**Spatial data with pictures:**
-- START --

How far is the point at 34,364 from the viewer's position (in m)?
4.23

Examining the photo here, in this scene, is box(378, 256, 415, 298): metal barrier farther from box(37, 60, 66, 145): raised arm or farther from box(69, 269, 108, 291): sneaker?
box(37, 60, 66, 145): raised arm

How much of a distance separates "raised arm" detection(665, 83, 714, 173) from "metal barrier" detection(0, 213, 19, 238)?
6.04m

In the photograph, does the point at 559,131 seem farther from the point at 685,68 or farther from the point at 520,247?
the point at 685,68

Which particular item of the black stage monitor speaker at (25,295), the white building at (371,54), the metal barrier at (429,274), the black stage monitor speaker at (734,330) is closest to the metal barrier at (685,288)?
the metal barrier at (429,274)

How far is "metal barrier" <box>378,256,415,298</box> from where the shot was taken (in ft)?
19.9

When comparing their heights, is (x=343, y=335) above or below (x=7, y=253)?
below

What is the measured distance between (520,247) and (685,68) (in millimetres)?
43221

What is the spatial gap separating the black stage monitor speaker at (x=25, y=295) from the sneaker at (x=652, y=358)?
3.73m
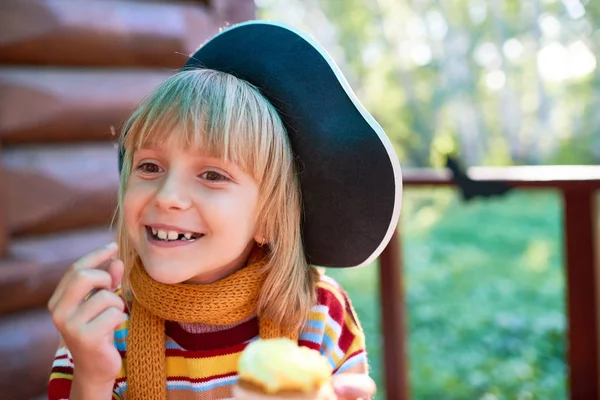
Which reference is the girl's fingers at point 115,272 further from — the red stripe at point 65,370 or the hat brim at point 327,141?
the hat brim at point 327,141

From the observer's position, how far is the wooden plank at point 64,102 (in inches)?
98.3

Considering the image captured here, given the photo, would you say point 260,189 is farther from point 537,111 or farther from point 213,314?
point 537,111

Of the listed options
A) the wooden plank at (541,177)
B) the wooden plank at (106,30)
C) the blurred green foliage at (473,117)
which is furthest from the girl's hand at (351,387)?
the blurred green foliage at (473,117)

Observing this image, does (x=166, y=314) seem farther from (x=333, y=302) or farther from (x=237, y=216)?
(x=333, y=302)

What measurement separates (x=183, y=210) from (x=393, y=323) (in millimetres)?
1982

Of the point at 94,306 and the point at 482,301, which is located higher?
the point at 94,306

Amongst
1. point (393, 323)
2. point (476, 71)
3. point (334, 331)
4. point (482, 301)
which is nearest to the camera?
point (334, 331)

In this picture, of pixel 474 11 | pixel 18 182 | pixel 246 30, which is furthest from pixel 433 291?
pixel 474 11

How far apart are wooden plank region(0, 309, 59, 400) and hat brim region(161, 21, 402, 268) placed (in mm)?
1421

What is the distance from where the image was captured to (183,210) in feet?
4.27

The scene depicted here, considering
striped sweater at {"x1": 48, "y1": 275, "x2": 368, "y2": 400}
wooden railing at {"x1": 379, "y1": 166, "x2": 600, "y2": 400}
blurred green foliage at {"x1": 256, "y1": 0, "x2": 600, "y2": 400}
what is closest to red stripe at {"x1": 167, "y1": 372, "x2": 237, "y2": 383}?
striped sweater at {"x1": 48, "y1": 275, "x2": 368, "y2": 400}

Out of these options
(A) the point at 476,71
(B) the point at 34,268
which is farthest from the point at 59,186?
(A) the point at 476,71

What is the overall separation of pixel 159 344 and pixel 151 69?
186cm

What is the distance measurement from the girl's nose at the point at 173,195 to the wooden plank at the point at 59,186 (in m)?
1.37
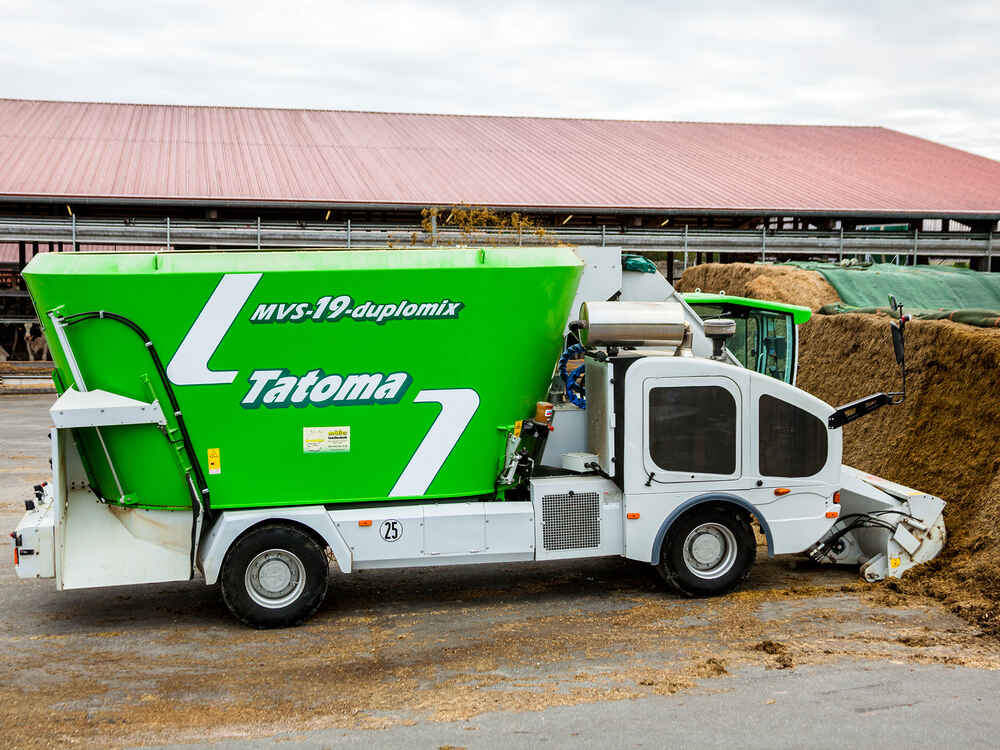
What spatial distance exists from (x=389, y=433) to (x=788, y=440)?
11.1 feet

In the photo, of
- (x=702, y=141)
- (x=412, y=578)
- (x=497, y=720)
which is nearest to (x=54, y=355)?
(x=412, y=578)

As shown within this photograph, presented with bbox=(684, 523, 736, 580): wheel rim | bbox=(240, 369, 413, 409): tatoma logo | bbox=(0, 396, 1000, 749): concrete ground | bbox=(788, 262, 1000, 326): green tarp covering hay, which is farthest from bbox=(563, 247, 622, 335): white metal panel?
bbox=(788, 262, 1000, 326): green tarp covering hay

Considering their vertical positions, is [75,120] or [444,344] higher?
[75,120]

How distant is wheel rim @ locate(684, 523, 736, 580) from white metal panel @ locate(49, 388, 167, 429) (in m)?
4.43

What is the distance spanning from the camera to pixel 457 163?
3147 cm

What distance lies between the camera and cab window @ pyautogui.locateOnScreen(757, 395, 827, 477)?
803cm

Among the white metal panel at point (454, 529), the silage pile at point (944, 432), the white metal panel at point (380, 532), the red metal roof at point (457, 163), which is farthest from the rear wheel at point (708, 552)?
the red metal roof at point (457, 163)

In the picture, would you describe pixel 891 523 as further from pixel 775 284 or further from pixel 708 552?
pixel 775 284

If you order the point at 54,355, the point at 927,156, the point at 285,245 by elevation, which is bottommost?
the point at 54,355

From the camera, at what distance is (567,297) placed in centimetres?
799

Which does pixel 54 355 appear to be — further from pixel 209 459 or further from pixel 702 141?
pixel 702 141

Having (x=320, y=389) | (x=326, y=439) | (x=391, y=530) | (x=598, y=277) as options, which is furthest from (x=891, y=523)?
(x=320, y=389)

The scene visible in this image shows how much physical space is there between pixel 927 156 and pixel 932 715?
37468 millimetres

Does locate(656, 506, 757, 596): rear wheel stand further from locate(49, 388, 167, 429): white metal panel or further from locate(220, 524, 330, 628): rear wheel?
locate(49, 388, 167, 429): white metal panel
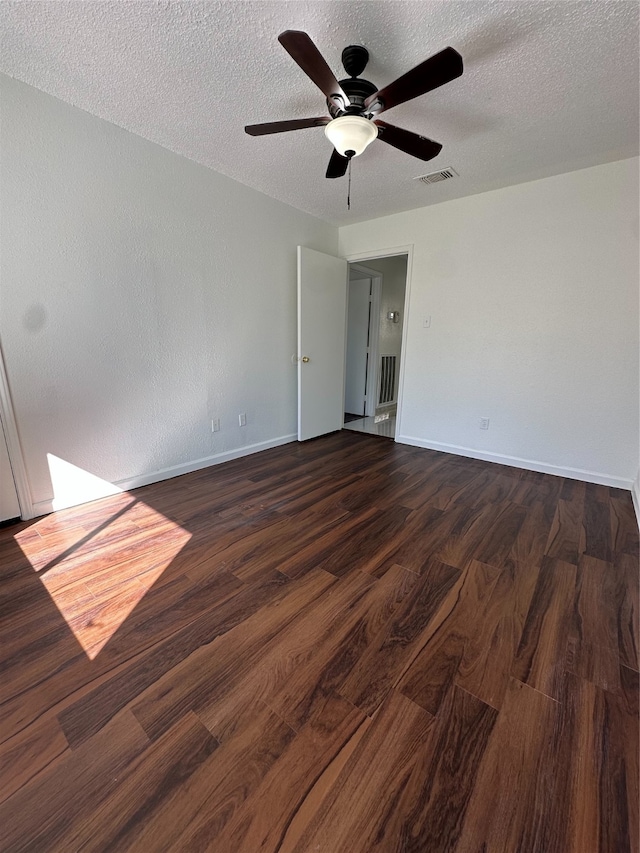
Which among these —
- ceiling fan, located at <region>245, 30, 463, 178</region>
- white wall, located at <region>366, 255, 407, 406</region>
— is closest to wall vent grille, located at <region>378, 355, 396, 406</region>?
white wall, located at <region>366, 255, 407, 406</region>

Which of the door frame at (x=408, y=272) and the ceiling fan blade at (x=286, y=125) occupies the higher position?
the ceiling fan blade at (x=286, y=125)

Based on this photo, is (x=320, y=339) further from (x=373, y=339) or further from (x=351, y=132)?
(x=351, y=132)

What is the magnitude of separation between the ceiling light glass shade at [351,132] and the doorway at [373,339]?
3065 mm

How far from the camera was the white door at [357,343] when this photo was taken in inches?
198

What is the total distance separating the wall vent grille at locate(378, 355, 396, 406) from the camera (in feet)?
18.3

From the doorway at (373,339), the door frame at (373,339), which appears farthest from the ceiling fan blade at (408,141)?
the doorway at (373,339)

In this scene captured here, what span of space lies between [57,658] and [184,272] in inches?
99.9

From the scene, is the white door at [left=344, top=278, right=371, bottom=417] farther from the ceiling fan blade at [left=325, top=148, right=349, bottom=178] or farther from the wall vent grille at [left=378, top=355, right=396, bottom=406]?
the ceiling fan blade at [left=325, top=148, right=349, bottom=178]

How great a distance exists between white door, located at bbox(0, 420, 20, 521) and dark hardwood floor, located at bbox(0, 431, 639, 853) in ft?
0.32

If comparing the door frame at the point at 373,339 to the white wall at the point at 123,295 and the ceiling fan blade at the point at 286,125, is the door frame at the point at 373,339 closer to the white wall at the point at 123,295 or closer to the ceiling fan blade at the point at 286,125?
the white wall at the point at 123,295

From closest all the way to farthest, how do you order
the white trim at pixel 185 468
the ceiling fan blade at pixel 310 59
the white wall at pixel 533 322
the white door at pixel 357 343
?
the ceiling fan blade at pixel 310 59 < the white trim at pixel 185 468 < the white wall at pixel 533 322 < the white door at pixel 357 343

-- END --

**Work required:**
Repeat exactly, and only, the lines from the line with "What is the magnitude" through the end of the listing above, both ends included.

**Response below:**
What is the magnitude of separation between the ceiling light glass shade at [351,132] and the doorway at [373,339]?
3065 mm

How far from the camera was the white door at [357,343] when this photo was taken in inches?
198

What is the total distance separating the wall vent grille at locate(378, 355, 396, 406) from the camera (in feet)?
18.3

From the doorway at (373,339), the door frame at (373,339), which appears farthest from the ceiling fan blade at (408,141)?
the doorway at (373,339)

In this scene captured here, what span of space lies between [57,658] and [184,272] in inches?
99.9

From the scene, is the white door at [left=344, top=278, right=371, bottom=417] farther from the ceiling fan blade at [left=325, top=148, right=349, bottom=178] or farther from the wall vent grille at [left=378, top=355, right=396, bottom=406]?
the ceiling fan blade at [left=325, top=148, right=349, bottom=178]

How great a distance exists between white door, located at bbox(0, 420, 20, 521) and dark hardwood floor, located at bbox(0, 431, 639, 853) in ft?
0.32

If comparing the door frame at the point at 373,339 to the white wall at the point at 123,295 and the ceiling fan blade at the point at 286,125, is the door frame at the point at 373,339 closer to the white wall at the point at 123,295 or closer to the ceiling fan blade at the point at 286,125?
the white wall at the point at 123,295

From closest all the way to farthest, how do you order
the white trim at pixel 185 468
the ceiling fan blade at pixel 310 59
the white wall at pixel 533 322
the white door at pixel 357 343
?
the ceiling fan blade at pixel 310 59 < the white trim at pixel 185 468 < the white wall at pixel 533 322 < the white door at pixel 357 343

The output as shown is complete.